By Roger Kamholz in Food on Jun 24, 2011 6:20PM

We caught wind this week that over the past several months, Cody Modeer, head bartender at In Fine Spirits in Andersonville, has been busy behind the scenes concocting his own potable bitters. And not just any bitters, but a replica of the fabled Amer Picon, a French spirit akin to Italian amaro that has been unavailable in the United States for some time. (Respectively, "amer" and "amaro" are the French and Italian words for "bitter.") Modeer debuted the stuff on Wednesday. In typical bitters-fanatic fashion, 24 hours later we're bellied-up at Cody's bar, angling for a sip.

Here's your quick history of Amer Picon. The formula - a mélange of orange peels, herbs and spices - was invented in the mid 19th century by one Gaetan Picon, who drank it to steel himself against malaria while fighting for the French Army in Algeria. Pre-Prohibition, Amer Picon was a popular cocktail ingredient in the U.S., although it subsequently fell out of use here as drinking culture in America went pear-shaped. Importation ceased, and now the French, particularly those in the Basque region, do most of the Picon drinking. In the 1970s, the makers of Amer Picon also tinkered with the recipe, most notably by lowering the proof, effectively obscuring forever the product's original character. Modeer explained that in France today two types of Amer Picon are served, a "club" (stronger; used in cocktails) and a "beer" (weaker; added to beer in one-to-three-parts ratios).

Being a lost, forgotten and/or otherwise unobtainable product, Amer Picon has gained a cult status among America's craft-cocktail insurgency. Torani, the San Francisco-based maker of flavored syrups, produces what some say is a close approximation of original Amer Picon that the company calls Torani Amer. Bartenders have done their own experimentation recently, in hopes of creating small-batch versions that hew even closer to the genuine article. Like many of his cohorts, Modeer had been making his Brooklyn cocktail with Torani Amer (his version also includes Templeton Rye, Vya Dry Vermouth and Luxardo Maraschino Liqueur). But as of now - and as long as it lasts - he'll be using the housemade stuff in place of the Torani.

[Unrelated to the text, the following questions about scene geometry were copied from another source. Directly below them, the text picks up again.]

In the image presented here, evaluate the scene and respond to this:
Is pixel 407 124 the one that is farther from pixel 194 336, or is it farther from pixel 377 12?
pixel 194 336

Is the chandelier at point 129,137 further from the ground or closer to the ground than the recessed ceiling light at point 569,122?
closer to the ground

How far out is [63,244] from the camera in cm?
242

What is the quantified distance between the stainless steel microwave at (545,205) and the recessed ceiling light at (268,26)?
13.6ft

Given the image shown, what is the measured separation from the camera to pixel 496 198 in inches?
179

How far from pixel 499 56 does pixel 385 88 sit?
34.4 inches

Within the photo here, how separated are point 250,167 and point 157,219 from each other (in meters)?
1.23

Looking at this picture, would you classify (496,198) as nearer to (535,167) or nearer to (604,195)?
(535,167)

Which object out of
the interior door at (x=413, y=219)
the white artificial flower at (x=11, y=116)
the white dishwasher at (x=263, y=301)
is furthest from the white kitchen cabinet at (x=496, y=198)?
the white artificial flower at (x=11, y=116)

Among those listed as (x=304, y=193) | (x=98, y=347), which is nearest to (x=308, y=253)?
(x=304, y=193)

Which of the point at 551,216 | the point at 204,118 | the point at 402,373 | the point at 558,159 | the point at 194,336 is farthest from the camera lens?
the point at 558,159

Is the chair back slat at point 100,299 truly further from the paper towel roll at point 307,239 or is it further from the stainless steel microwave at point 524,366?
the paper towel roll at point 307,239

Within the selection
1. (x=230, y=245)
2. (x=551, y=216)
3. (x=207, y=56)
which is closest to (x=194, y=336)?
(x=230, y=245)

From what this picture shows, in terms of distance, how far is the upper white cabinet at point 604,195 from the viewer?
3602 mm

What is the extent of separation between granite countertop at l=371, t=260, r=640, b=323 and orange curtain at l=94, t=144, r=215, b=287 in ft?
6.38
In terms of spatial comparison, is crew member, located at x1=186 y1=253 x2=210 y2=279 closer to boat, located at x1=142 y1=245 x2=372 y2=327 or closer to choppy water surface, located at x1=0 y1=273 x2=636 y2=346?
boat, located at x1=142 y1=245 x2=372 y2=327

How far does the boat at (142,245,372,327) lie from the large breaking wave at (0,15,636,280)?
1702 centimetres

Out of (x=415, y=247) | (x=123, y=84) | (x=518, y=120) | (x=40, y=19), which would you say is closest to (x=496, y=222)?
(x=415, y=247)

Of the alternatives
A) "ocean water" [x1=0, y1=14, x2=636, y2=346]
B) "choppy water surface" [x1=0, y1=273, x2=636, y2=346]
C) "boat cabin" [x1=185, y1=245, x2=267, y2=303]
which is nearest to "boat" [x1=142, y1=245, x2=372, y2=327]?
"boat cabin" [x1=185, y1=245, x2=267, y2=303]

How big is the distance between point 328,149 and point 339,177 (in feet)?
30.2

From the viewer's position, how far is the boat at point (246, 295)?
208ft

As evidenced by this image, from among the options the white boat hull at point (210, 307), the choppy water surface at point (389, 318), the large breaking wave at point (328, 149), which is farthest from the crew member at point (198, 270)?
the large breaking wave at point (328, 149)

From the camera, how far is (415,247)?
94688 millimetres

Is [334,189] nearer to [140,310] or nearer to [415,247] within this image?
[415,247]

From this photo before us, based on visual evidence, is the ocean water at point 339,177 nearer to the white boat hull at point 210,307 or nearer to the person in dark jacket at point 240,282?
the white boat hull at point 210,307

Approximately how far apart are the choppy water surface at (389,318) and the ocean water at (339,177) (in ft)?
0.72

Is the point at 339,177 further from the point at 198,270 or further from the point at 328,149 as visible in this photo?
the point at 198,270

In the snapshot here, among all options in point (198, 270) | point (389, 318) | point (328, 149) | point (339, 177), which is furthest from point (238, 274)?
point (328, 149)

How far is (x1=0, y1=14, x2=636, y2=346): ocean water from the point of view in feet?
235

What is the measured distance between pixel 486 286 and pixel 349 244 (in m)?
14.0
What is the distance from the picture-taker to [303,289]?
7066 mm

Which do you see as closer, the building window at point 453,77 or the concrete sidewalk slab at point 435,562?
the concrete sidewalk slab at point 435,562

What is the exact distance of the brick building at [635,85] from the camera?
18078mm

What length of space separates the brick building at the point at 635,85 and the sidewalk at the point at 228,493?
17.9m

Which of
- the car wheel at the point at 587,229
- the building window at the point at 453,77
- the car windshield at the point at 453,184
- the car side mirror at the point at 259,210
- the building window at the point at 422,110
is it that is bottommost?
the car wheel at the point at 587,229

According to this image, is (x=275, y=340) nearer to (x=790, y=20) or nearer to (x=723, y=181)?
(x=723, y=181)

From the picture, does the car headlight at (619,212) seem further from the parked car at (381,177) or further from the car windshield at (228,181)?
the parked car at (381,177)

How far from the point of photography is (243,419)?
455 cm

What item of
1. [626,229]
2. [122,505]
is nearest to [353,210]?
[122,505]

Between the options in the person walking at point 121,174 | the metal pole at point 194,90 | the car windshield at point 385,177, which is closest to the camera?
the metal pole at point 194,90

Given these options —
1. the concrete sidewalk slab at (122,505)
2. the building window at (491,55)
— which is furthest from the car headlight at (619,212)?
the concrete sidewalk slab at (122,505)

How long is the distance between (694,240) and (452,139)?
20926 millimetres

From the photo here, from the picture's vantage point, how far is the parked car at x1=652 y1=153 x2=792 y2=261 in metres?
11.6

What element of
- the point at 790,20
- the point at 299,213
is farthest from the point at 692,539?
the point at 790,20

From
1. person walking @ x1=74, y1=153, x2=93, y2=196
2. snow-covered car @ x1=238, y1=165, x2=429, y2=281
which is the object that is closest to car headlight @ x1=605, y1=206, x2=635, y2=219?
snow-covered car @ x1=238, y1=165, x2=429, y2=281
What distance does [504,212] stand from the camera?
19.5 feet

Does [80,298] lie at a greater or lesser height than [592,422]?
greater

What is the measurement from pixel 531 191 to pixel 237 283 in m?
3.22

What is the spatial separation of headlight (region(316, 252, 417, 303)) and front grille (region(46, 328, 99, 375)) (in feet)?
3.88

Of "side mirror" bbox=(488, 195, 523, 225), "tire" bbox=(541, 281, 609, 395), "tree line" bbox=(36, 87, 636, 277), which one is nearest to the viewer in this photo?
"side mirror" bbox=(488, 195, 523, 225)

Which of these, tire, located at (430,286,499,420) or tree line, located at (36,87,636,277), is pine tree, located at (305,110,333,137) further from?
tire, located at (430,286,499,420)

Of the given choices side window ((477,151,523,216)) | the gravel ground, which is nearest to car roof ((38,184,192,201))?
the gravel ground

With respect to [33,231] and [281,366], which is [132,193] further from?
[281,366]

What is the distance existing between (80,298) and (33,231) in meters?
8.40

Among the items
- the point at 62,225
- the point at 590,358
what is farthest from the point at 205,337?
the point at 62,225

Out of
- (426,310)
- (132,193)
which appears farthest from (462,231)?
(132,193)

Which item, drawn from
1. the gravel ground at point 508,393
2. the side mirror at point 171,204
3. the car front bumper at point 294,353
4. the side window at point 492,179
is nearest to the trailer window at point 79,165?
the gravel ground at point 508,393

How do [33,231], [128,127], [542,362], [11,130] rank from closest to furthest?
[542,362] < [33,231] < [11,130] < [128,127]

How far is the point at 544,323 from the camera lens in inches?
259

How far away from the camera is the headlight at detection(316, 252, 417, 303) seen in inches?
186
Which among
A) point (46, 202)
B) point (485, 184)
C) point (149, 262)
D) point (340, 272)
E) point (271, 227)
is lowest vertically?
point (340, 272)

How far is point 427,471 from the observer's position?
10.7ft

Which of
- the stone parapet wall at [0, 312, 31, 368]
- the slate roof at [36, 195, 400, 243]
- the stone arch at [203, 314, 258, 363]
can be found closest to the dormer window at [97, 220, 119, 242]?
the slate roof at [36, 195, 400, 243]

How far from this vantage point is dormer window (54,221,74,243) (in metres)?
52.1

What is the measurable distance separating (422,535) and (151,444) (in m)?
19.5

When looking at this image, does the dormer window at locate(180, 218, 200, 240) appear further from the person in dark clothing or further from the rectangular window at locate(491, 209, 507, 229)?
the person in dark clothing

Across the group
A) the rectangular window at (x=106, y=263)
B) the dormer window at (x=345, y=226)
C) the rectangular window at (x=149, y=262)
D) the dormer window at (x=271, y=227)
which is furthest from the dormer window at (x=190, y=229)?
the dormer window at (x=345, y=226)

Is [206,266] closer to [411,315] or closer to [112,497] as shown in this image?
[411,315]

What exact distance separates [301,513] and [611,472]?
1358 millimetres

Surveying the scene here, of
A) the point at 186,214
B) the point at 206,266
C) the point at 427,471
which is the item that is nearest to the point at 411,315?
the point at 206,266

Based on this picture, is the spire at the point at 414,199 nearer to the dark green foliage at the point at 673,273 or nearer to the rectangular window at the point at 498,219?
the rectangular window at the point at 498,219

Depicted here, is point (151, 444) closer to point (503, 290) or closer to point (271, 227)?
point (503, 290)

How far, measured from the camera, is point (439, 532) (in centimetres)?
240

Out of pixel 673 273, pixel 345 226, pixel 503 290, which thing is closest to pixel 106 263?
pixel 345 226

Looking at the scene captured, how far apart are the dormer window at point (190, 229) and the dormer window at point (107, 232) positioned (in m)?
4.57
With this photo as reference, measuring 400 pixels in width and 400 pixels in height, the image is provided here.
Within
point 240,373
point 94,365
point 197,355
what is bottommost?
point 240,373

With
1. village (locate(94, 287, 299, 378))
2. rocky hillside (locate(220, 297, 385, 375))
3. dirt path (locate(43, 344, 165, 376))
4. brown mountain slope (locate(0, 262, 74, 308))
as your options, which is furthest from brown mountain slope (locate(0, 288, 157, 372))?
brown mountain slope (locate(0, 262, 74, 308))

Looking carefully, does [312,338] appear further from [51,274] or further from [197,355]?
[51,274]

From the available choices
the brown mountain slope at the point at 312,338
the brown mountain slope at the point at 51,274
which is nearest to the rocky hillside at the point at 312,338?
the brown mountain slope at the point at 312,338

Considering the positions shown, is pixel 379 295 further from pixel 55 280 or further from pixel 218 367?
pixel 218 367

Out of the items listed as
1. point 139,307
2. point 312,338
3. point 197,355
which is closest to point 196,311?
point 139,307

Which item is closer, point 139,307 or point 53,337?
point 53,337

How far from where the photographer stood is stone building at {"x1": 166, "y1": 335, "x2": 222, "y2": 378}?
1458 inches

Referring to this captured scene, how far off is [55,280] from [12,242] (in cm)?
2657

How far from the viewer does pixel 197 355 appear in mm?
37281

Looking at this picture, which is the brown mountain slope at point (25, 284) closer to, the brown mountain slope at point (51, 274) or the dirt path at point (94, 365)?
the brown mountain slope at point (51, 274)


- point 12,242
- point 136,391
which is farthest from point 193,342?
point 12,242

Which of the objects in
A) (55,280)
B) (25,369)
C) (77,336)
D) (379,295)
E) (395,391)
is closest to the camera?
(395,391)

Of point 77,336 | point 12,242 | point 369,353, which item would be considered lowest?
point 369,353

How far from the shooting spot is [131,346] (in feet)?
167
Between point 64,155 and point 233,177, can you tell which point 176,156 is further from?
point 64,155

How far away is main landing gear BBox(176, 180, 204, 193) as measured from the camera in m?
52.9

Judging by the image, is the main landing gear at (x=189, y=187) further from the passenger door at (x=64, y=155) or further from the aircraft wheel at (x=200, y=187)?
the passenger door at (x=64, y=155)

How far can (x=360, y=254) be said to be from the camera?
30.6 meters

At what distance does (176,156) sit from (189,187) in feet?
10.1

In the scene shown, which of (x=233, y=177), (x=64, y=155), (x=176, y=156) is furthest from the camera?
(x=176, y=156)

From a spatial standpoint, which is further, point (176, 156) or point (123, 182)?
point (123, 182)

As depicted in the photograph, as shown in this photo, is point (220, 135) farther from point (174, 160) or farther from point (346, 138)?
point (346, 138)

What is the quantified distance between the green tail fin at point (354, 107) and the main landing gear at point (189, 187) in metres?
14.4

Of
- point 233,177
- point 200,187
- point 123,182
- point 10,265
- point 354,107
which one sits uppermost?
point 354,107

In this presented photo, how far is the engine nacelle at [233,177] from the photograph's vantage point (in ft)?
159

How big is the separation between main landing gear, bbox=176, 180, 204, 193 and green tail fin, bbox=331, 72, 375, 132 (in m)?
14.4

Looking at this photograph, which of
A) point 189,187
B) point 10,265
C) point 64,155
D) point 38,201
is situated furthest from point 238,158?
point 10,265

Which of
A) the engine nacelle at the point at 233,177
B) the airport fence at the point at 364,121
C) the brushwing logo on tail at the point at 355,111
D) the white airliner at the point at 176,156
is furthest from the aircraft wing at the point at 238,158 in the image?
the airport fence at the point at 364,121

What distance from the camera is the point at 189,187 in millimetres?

Tasting Modeer's amer neat alongside a pour of Torani, we can't say whose is a closer match to the Picon of old (we've never had the privilege of trying it). However, we can say that Modeer has created something truly special and far superior to its competition. Modeer's is a deeper, more opaque ruby red in the glass. On the nose, the Torani is all alcohol vapors - astringent and tinny. Not so with Modeer's, which issues a rounder fragrance of orange. Things get better when you taste it: more richness and backbone, a silkier texture, and a careful balance of bitter and sweet.

Modeer built his amer by blending two other housemade spirits until he landed on the desired proportions. One is an orange tincture, made by leaving orange peels to macerate in high-proof rum. The other is an herbal bitters he made by soaking a secret blend of herbs, roots and spices in high-proof vodka, then sweetened with a touch of cane sugar.

The effect it has on the Brooklyn cocktail is spellbinding. It's terribly luscious, unctuous even, thanks to the orange oils present, and possesses a pleasing depth of flavor. Its layers of sweet, herbal and bitter unfold gracefully.

Modeer credits his time under Benjamin Schiller, who ran the bar at IFS before decamping to Boka, as formative. No doubt, mentor and protégé share a strong ethic of creativity and innovation. Schiller has certainly left the place in very capable hands.

In Fine Spirits in located at 5420 North Clark Street.